Right now, 1977 is 36 years out, and 1977 through the early 1980s was one of the busiest times in history for aircraft production.
I believe that many owners do not know about Lycoming’s 36-year policy on factory overhauls. If an owner is
planning to get a factory overhaul on a Lycoming engine, he or she may need to do it based on the calendar rather than the condition or TBO if up against the 36-year number.
Please note, having the engine field overhauled after it left the factory does not extend or restart the 36-year clock under Lycoming’s policy.
Air Power, Inc.
Remote Heater Controls
I’d like to add some information to your September 2013 article on remote control units for preheaters. For those who buy a preheater from Reiff Preheat Systems, we offer a remote control switching unit that can be operated via a telephone call for the price of $89. Because we feel that a remote switching unit is of value to our preheater customers, we offer one at our cost—no markup.
Reiff Preheat Systems
A Little Respect
I very much appreciated the piece by Rick Durden, “A Little Respect,” in the October issue. The first paragraph says it all; there really should not be a place for aviation snobbery. Any aircraft that leaves the ground and returns in controlled flight deserves respect, no matter how the landing gear is configured. There is no place for looking down on airplanes just because they have a nosewheel.
I have an RV-6A, fly formation with the West Coast Ravens, including a number of large formations such as the 40 ship over Oshkosh. It’s a great plane and a blast to fly, nosewheel and all. What is even more important are the RV and formation communities as positive forces for general aviation. What a great group of aviators. They don’t care whether an airplane has a nosewheel or tailwheel—they just want it to fly.
I previously owned a 1947 Ercoupe, which I flew for 11 years and 1500 hours. I loved every minute of it. The Ercoupe has been one of those airplanes that lacks the cool factor in certain segments of the aviation community, particularly among those who prefer tailwheel airplanes—the ‘coupe is probably dead last in cool for that group. Yet it deserves respect. It allowed me a number of years of flying that I might not otherwise have been able to afford.
Before I owned my RV, I flew my Ercoupe with the SoCal RV group to and at events. They were always encouraging and supportive.
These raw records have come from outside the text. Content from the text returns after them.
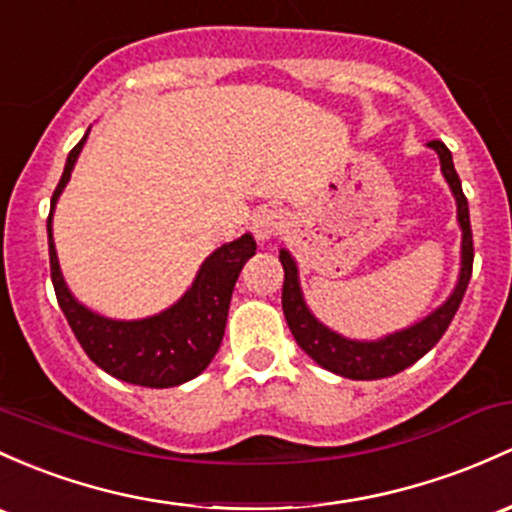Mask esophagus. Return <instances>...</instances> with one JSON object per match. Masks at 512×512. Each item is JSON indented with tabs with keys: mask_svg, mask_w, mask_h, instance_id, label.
Segmentation results:
<instances>
[{
	"mask_svg": "<svg viewBox=\"0 0 512 512\" xmlns=\"http://www.w3.org/2000/svg\"><path fill=\"white\" fill-rule=\"evenodd\" d=\"M285 227L283 212L276 210V207H261L251 219V229H254V236L258 241L273 239L280 229Z\"/></svg>",
	"mask_w": 512,
	"mask_h": 512,
	"instance_id": "34e87169",
	"label": "esophagus"
}]
</instances>
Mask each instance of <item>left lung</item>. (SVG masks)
Returning a JSON list of instances; mask_svg holds the SVG:
<instances>
[{"label": "left lung", "instance_id": "obj_1", "mask_svg": "<svg viewBox=\"0 0 512 512\" xmlns=\"http://www.w3.org/2000/svg\"><path fill=\"white\" fill-rule=\"evenodd\" d=\"M434 148L442 163V173L447 178L449 188L454 192L456 200V217H459L461 227V273L459 283H456L454 293L449 295L442 307L427 315L425 320L412 324L408 329L388 334V337L376 339V342H356V339H346L342 334L332 332L317 322V317L307 310L305 300H302L300 283H298V266H295L293 256L288 251H280V263H283V315L288 322L290 332H293L295 342L305 351L310 359L327 371L337 373V376L351 378V381H373V378H388L395 373L405 371V368L415 364L417 359L427 354L434 344L442 339L447 327L452 324L456 310H459L461 300H464L466 285L471 280V268H474V236H471V219H469V202H466L464 190H461V180L456 175L452 151L442 144V141H430L427 144Z\"/></svg>", "mask_w": 512, "mask_h": 512}]
</instances>
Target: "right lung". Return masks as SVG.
Here are the masks:
<instances>
[{
	"instance_id": "right-lung-1",
	"label": "right lung",
	"mask_w": 512,
	"mask_h": 512,
	"mask_svg": "<svg viewBox=\"0 0 512 512\" xmlns=\"http://www.w3.org/2000/svg\"><path fill=\"white\" fill-rule=\"evenodd\" d=\"M87 134L68 153L48 214V256H51V280L58 305L85 354L109 376L144 388L180 386L200 376L217 354L227 327L234 283L244 263L256 254V241L251 234H244L232 244L219 246L200 266L188 293L161 315L119 322L87 310L65 285L51 229L56 202L68 185Z\"/></svg>"
}]
</instances>
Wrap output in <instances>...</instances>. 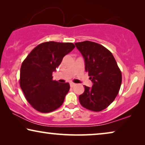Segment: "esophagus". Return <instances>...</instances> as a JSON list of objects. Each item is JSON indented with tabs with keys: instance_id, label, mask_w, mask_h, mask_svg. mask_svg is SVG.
<instances>
[{
	"instance_id": "1",
	"label": "esophagus",
	"mask_w": 145,
	"mask_h": 145,
	"mask_svg": "<svg viewBox=\"0 0 145 145\" xmlns=\"http://www.w3.org/2000/svg\"><path fill=\"white\" fill-rule=\"evenodd\" d=\"M75 85H76V84H74V83H73V82H70V86H71V87H73V86H74Z\"/></svg>"
}]
</instances>
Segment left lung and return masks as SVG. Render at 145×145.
Segmentation results:
<instances>
[{
  "mask_svg": "<svg viewBox=\"0 0 145 145\" xmlns=\"http://www.w3.org/2000/svg\"><path fill=\"white\" fill-rule=\"evenodd\" d=\"M82 54L85 70L92 82V86H84V92L79 96L84 108L100 112L110 106L120 91L121 72L114 55L106 47L90 41L75 43Z\"/></svg>",
  "mask_w": 145,
  "mask_h": 145,
  "instance_id": "obj_1",
  "label": "left lung"
}]
</instances>
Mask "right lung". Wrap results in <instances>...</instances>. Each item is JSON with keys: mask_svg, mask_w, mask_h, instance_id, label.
Returning <instances> with one entry per match:
<instances>
[{"mask_svg": "<svg viewBox=\"0 0 145 145\" xmlns=\"http://www.w3.org/2000/svg\"><path fill=\"white\" fill-rule=\"evenodd\" d=\"M74 47L72 43L45 42L35 47L23 61L20 85L27 102L38 112H53L63 104L70 85L53 80L52 74Z\"/></svg>", "mask_w": 145, "mask_h": 145, "instance_id": "add662e5", "label": "right lung"}]
</instances>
They never put down the Ercoupe—they referred to it as an RV-0.5A.
The Ercoupe was what my budget could afford—I have no regrets or apologies about admitting it. Thank you for the gentle reminder about respecting the airplanes we can afford to fly.
I believe the important thing is to keep all of our airplanes and aviators safely flying—especially the more modest planes that make aviation more accessible to those of us with limited budgets.
Larry Anglisano’s October article about lighting options in the cockpit was good, but I’ve taken a different approach, a temporary system that I hold in place in my Tiger with Velcro, just as some pilots do with a flashlight.
It is an eyebrow LED light bar built by Fresh Aero (www.freshaero.com), with an integral off/on and dimmer switch. It can be removed from the airplane in two minutes. It plugs into an ELT battery pack that is secured under the pilot’s seat. The battery easily powers the LED bar all night, as I’ve inadvertently proven. It’s perfect for the fairly low amount of time I fly at night.
The poor-quality OEM lighting system is unaffected. I have absolute redundancy of lighting for little more weight than a powerful handheld flashlight. Because it is not installed in the airplane, the FAA is not involved at all.